● INSTRUCTIONS FOR THE TASK
The required output consists solely of the lines from the top of the listing through the line containing "United States, site archbold_FL-31.", transcribed exactly.

● EXCERPTED DATA
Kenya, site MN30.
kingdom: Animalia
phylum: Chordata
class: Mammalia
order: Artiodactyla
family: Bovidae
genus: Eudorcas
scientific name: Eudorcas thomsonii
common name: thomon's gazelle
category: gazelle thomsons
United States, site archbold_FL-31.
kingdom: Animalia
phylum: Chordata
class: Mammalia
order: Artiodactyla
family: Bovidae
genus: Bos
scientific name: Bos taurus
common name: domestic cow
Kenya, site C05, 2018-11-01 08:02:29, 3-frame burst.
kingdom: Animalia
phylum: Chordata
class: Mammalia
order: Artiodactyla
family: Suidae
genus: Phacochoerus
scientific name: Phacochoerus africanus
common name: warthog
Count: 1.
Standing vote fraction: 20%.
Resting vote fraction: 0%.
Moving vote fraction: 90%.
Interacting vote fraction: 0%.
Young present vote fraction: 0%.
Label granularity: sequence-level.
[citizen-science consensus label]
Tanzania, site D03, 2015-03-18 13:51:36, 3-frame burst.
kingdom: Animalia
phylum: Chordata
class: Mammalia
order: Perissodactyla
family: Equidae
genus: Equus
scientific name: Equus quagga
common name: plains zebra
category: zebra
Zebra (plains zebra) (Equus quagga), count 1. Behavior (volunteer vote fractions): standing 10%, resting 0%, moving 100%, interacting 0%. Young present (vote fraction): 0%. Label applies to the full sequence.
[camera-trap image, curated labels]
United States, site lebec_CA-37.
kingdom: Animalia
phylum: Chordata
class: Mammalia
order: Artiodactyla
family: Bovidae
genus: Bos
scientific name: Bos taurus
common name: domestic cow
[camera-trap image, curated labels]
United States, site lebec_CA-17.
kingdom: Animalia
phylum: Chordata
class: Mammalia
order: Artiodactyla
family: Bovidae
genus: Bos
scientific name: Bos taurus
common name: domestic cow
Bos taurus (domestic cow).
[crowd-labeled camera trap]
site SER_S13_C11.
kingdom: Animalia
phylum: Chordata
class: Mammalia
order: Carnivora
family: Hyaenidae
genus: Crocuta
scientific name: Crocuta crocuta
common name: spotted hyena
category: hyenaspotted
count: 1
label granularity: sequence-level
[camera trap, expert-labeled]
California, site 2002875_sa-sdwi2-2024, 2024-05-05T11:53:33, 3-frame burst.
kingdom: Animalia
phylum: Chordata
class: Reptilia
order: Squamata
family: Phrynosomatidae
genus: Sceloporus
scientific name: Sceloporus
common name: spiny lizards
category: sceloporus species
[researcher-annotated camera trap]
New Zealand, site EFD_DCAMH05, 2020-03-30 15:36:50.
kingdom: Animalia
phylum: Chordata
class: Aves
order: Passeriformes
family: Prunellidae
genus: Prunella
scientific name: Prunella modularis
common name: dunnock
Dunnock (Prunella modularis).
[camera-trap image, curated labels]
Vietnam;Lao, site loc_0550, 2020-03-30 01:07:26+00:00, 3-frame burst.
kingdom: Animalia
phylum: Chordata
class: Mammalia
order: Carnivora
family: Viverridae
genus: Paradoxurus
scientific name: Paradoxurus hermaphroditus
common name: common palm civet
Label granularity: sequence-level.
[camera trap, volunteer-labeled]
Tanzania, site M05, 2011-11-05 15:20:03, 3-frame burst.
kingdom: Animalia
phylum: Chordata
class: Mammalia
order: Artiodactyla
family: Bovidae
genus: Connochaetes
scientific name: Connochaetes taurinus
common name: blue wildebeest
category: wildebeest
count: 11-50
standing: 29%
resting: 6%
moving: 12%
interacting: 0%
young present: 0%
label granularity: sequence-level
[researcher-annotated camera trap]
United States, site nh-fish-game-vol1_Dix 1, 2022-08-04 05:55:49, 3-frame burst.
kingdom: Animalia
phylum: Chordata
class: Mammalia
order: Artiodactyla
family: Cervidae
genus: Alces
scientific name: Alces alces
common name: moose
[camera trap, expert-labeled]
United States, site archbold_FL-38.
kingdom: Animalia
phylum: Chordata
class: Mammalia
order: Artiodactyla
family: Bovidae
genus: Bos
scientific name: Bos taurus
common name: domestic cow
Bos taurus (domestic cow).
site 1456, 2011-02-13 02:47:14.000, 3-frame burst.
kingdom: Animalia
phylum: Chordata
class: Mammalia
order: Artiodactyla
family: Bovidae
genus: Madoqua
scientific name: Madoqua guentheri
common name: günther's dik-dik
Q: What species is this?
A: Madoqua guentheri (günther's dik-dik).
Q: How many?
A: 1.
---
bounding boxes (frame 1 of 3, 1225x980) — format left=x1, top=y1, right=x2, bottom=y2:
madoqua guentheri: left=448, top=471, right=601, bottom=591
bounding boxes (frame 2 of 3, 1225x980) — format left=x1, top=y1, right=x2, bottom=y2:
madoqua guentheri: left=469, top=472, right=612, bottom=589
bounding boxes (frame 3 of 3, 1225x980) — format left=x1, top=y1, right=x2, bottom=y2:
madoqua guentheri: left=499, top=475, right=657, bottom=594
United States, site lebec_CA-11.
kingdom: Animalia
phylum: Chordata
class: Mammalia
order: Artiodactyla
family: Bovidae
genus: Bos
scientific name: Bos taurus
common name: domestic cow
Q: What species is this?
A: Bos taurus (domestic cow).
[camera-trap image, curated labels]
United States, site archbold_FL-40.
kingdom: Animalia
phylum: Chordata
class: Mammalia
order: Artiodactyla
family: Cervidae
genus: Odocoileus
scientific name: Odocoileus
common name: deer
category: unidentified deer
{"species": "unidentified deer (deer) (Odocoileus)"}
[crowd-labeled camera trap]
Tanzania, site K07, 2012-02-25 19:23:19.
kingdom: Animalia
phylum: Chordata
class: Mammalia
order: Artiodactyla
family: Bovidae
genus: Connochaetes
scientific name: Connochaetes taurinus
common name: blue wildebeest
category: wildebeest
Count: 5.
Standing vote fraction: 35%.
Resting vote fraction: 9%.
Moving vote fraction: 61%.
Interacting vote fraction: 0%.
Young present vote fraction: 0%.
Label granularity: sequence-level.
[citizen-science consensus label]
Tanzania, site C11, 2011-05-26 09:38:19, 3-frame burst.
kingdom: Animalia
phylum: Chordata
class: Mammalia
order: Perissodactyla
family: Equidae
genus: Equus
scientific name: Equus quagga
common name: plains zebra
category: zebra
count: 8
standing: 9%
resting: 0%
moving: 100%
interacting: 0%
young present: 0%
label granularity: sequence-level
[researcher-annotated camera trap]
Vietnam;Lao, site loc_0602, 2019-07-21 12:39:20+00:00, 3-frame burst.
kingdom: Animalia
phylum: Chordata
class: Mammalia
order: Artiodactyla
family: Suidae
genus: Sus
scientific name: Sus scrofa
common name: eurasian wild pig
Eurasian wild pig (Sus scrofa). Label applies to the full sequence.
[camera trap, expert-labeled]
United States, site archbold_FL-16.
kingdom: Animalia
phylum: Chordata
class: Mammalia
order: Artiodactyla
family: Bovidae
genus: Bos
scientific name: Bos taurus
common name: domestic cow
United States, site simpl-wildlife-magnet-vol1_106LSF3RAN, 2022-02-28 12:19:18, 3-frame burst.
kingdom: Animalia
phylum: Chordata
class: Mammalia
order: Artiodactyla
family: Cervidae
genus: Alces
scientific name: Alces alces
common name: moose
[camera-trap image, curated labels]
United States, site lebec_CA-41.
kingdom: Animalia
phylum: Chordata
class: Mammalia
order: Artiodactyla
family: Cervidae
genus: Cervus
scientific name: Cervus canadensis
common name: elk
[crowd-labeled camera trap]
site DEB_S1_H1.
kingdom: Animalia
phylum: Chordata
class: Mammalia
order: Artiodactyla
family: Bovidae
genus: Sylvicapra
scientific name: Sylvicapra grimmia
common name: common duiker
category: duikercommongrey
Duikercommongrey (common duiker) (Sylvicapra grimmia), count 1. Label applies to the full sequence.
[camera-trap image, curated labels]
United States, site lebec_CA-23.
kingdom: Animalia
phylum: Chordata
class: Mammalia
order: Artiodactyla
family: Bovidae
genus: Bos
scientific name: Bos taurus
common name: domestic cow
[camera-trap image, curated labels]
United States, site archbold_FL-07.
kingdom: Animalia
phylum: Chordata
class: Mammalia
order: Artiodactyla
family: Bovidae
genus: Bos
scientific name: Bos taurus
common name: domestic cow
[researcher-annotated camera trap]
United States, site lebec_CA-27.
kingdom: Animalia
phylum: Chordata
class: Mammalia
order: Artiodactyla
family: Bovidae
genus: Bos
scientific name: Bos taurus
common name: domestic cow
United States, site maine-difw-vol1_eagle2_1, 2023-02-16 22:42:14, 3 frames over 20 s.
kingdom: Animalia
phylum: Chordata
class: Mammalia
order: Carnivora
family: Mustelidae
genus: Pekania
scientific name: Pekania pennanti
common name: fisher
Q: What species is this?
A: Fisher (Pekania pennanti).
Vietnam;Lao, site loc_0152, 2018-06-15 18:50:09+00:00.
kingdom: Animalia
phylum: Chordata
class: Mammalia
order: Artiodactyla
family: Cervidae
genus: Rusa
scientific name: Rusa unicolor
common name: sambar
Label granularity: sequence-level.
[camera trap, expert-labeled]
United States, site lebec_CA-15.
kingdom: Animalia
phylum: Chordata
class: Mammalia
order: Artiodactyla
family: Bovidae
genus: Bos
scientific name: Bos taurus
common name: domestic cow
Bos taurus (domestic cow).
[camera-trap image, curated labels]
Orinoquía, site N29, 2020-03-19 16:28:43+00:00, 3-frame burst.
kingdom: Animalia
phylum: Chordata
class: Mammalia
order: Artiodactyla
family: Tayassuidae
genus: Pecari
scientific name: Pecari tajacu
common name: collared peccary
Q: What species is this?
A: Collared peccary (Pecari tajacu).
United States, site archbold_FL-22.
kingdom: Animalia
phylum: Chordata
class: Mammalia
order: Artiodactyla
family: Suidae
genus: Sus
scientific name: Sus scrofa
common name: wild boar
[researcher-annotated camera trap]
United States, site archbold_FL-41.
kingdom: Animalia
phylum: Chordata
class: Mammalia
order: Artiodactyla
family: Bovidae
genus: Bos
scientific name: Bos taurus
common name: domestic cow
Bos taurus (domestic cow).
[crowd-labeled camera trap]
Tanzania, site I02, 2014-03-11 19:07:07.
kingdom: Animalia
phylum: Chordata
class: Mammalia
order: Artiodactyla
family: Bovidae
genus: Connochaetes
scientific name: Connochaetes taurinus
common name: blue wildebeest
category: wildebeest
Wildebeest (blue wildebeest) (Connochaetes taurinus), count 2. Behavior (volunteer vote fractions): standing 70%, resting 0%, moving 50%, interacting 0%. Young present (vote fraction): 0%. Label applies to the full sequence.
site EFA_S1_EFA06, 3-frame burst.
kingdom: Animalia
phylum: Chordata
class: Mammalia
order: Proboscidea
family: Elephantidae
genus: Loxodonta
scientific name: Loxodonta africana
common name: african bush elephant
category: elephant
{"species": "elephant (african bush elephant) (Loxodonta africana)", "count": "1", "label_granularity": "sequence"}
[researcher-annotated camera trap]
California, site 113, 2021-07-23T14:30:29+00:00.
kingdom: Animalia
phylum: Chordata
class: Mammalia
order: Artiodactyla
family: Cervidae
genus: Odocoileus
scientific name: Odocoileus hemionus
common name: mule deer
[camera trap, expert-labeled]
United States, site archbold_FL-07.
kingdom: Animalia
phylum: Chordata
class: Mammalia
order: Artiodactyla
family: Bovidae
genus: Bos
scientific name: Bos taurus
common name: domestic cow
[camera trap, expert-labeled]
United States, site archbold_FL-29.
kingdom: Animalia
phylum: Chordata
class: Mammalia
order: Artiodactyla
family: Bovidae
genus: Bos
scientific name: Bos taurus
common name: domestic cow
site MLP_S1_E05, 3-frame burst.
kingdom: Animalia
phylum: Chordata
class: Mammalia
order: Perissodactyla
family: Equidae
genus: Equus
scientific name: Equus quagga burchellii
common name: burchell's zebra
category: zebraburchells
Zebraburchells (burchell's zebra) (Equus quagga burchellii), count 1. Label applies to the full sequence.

● RESULT OF THE TASK
Kenya, site MN30.
kingdom: Animalia
phylum: Chordata
class: Mammalia
order: Artiodactyla
family: Bovidae
genus: Eudorcas
scientific name: Eudorcas thomsonii
common name: thomon's gazelle
category: gazelle thomsons
United States, site archbold_FL-31.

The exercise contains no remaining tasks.